**TASKS FOR THIS EXERCISE**
1. From the Matthews passage, copy the words starting at "The issue with" and ending at "in the negative.".
2. Using the Matthews passage, answer each question below on its own line:
(a) What was the outcome when the Government tried S. Richmond Dole for conspiracy?
(b) What bribe amount is said to have gone to one member of the New York State Tax Commission?
(c) Which section of the Exchange Act does the passage name?
3. Continue the Matthews passage, beginning right after its final sentence.
[Opening QUOTED PASSAGE section]
During the trial, the prosecutor stated categorically that Michael Davis was a co-conspirator. The district court later charged as a matter of law that Davis was not. The Government indicted and tried S. Richmond Dole for conspiracy; he was acquitted. In response to Matthews’ inquiries, Mastropieri denied all wrongdoing. Should Matthews, proceeding “without factual foundation” and in complete disregard of the laws of libel and slander, have accused these men of conspiracy? The Government doesn’t say. The Government likewise makes no mention of the furor that would have resulted had Matthews “impugn[ed]” the “character, integrity or personal reputation” of the members of the New York State Tax Commission by falsely stating that one of them had received a bribe of $5,000 and that $35,000 more was to be spread among the other Commission members. See Note, Disclosure of Payments to Foreign Government Officials Under the Securities Acts, 89 Harv.L.Rev. 1848, 1870 (1976) (“The State Department has warned that uncorroborated allegations that foreign officials have accepted improper payments have done grave harm to American foreign relations.”).

The issue with the most far-reaching implications in the field of federal securities law, however, is not what “true” facts Matthews should have disclosed, but whether section 14(a) of the Exchange Act and the SEC rules enacted pursuant thereto required Matthews to state to all the world that he was guilty of the uncharged crime of conspiracy. This query, we are *47satisfied, must be answered in the negative.
[Closing QUOTED PASSAGE section]
[Opening SOURCE DATA section]
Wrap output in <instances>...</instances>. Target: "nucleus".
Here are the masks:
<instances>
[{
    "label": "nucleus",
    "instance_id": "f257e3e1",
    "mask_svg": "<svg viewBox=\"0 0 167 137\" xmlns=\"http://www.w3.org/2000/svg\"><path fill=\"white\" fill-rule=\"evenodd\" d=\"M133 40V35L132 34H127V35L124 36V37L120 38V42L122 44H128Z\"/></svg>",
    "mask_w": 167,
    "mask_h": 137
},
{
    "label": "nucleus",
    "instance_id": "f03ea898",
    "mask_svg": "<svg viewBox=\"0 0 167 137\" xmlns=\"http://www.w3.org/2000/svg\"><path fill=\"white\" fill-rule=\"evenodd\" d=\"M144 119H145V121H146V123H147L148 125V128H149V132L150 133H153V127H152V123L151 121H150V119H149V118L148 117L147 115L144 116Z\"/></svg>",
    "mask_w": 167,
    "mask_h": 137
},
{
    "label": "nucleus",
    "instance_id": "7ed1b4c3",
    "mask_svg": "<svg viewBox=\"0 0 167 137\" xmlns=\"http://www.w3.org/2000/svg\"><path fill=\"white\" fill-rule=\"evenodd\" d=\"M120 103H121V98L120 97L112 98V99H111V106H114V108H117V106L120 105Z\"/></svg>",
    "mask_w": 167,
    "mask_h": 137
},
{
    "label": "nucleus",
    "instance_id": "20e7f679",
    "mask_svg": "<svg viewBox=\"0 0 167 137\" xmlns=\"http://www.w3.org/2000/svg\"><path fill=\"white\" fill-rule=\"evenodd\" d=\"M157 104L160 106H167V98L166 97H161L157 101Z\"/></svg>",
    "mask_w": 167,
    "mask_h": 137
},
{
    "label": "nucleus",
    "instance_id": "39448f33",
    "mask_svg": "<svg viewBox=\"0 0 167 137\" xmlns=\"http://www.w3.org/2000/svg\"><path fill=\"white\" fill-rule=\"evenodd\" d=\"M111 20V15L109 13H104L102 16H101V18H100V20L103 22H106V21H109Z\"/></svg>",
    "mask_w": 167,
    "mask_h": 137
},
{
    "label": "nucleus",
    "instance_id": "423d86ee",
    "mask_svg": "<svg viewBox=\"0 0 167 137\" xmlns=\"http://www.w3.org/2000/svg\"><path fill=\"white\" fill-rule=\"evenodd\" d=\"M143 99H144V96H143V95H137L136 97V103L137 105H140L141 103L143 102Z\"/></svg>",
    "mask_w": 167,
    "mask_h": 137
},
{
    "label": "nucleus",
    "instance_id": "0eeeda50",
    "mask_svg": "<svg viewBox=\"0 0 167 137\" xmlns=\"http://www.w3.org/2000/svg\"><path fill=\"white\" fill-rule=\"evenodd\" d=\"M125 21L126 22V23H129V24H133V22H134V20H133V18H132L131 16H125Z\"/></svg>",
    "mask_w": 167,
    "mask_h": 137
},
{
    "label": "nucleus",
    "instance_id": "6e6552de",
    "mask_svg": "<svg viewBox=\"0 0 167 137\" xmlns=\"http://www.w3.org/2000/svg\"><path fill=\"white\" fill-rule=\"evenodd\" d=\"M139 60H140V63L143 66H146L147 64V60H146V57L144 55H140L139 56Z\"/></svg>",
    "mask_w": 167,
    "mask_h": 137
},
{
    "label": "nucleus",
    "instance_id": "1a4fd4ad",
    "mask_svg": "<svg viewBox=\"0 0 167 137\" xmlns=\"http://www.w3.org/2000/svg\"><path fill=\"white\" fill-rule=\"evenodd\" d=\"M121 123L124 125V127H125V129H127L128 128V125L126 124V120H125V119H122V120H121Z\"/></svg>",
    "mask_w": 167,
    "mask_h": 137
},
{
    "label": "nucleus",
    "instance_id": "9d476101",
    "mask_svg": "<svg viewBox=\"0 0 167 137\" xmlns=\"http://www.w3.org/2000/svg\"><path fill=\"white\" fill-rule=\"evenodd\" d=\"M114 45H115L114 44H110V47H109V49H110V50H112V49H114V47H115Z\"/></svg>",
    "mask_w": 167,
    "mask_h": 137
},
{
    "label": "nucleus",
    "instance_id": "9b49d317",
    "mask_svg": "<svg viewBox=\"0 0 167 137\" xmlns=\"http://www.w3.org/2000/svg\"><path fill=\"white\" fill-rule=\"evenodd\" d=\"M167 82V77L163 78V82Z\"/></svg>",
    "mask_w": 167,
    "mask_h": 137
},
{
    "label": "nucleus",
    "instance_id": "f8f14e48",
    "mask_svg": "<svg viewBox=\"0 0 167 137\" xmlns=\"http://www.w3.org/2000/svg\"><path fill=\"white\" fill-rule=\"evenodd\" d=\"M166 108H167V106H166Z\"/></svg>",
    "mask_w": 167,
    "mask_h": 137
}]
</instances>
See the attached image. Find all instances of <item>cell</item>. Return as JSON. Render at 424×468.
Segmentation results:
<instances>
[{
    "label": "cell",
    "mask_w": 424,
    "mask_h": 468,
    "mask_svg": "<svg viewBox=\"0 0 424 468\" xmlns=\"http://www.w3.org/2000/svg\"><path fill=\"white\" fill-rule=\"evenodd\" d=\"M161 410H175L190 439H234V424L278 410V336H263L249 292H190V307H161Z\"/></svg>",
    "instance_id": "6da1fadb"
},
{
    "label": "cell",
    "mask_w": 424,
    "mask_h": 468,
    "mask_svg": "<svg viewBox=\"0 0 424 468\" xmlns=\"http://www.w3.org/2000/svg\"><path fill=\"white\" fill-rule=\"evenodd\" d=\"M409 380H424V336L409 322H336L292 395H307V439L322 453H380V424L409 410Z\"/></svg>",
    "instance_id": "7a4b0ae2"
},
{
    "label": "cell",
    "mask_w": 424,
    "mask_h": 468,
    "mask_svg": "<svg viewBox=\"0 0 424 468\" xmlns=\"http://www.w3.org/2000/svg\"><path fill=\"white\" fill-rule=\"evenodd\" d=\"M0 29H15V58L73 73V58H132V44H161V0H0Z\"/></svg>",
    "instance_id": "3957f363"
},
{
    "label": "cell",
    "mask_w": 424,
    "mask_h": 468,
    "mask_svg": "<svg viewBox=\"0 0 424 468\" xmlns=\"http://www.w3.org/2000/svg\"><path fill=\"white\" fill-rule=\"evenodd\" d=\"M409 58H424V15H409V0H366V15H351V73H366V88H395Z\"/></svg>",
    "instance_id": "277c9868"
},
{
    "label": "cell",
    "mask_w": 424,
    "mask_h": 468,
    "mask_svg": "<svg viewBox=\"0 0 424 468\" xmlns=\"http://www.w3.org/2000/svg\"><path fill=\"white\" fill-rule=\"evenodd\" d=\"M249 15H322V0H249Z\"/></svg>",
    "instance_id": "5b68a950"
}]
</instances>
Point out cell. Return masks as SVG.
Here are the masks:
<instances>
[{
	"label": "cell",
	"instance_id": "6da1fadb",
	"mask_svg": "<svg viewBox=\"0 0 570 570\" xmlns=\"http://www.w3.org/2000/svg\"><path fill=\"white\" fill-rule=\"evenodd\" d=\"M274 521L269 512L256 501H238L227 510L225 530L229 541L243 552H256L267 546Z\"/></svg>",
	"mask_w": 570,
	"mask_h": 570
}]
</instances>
[Closing SOURCE DATA section]
**ANSWERS TO THE EXERCISE**
1.
The issue with the most far-reaching implications in the field of federal securities law, however, is not what “true” facts Matthews should have disclosed, but whether section 14(a) of the Exchange Act and the SEC rules enacted pursuant thereto required Matthews to state to all the world that he was guilty of the uncharged crime of conspiracy. This query, we are *47satisfied, must be answered in the negative.

2.
(a) He was acquitted.
(b) $5,000.
(c) Section 14(a).

3.
When Congress created the SEC in the 1934 Exchange Act, it was its intention to give the Commission “complete discretion ... to require in corporate reports only such information as it deems necessary or appropriate in the public interest or to protect investors.” S.Rep. No. 792, 73d Cong., 2d Sess. 5 (1934), quoted in Natural Resources Defense Council, Inc. v. SEC, supra, 606 F.2d at 1051. Although we have held in a number of civil cases that Schedule 14A sets only minimum disclosure standards and that compliance with this Schedule does not guarantee that a proxy statement contains no false or misleading statements, Maldonado v. Flynn, 597 F.2d 789, 796 n. 9 (2d Cir.1979), a discussion of criminal liability should begin at least with the rules and regulations that the Commission has enacted. See Herlands, Criminal Law Aspects of the Securities Exchange Act of 1934, 21 Va.L.Rev. 139, 140 (1934). Schedule 14A provides us “with the Commission’s expert view of the types of involvement in legal proceedings that are most likely to be matters of concern to shareholders in a proxy contest.” GAF Corp. v. Heyman, 724 F.2d 727, 739 (2d Cir.1983). We take cognizance of this “expert view” as disclosed in the Commission’s Rules, knowing that it was arrived at in general compliance with the provisions of the Administrative Procedure Act, 5 U.S.C. § 551 et seq., and only after every feasible effort has been made to secure the views of persons to be affected. Ill Loss, Securities Regulation 1936-44 (1961); see Natural Resources Defense Council, Inc. v. SEC, supra, 606 F.2d at 1036-42.

The provisions of Item 6 of Schedule 14A, which require disclosure of only criminal convictions or pending criminal proceedings, were proposed in 1976, Securities Act Release No. 5758 [1976-77 Transfer Binder] Fed.Sec.L.Rep. (CCH) ¶ 80,783 and adopted in 1978, Securities Act Release No. 5949 [1978 Transfer Binder] Fed.Sec.L.Rep. (CCH) 1181,649. In adopting the specifically articulated disclosure provisions of Item 6. the Commission said:

Because information reflecting on management ability and integrity is, in part, subjective, it is difficult to articulate a meaningful, well-functioning objective disclosure requirement which will elicit it. The Commission believes that the categories of information about officers’ and directors’ involvement in litigation proposed in Release 5758 are material to investors. They represent factual indicia of past management performance in areas of investor concern.

Securities Act Release No. 5949, supra, at p. 80,618.

It is significant that, although the Commission gave consideration to amending Schedule 14A so as to require disclosure of questionable or illegal payments, see Securities Exchange Act Release No. 13185 [1976-77 Transfer Binder] Fed.Sec.L.Rep. (CCH) 11 80,896 at 87,382-84, it did so knowing that this area is “difficult and complex”, and it failed to adopt the proposals. See Securities Exchange Act Release No. 15570 [1979 Transfer Binder] Fed.Sec.L. Rep. (CCH) 1181,959 at 81,392 n. 3.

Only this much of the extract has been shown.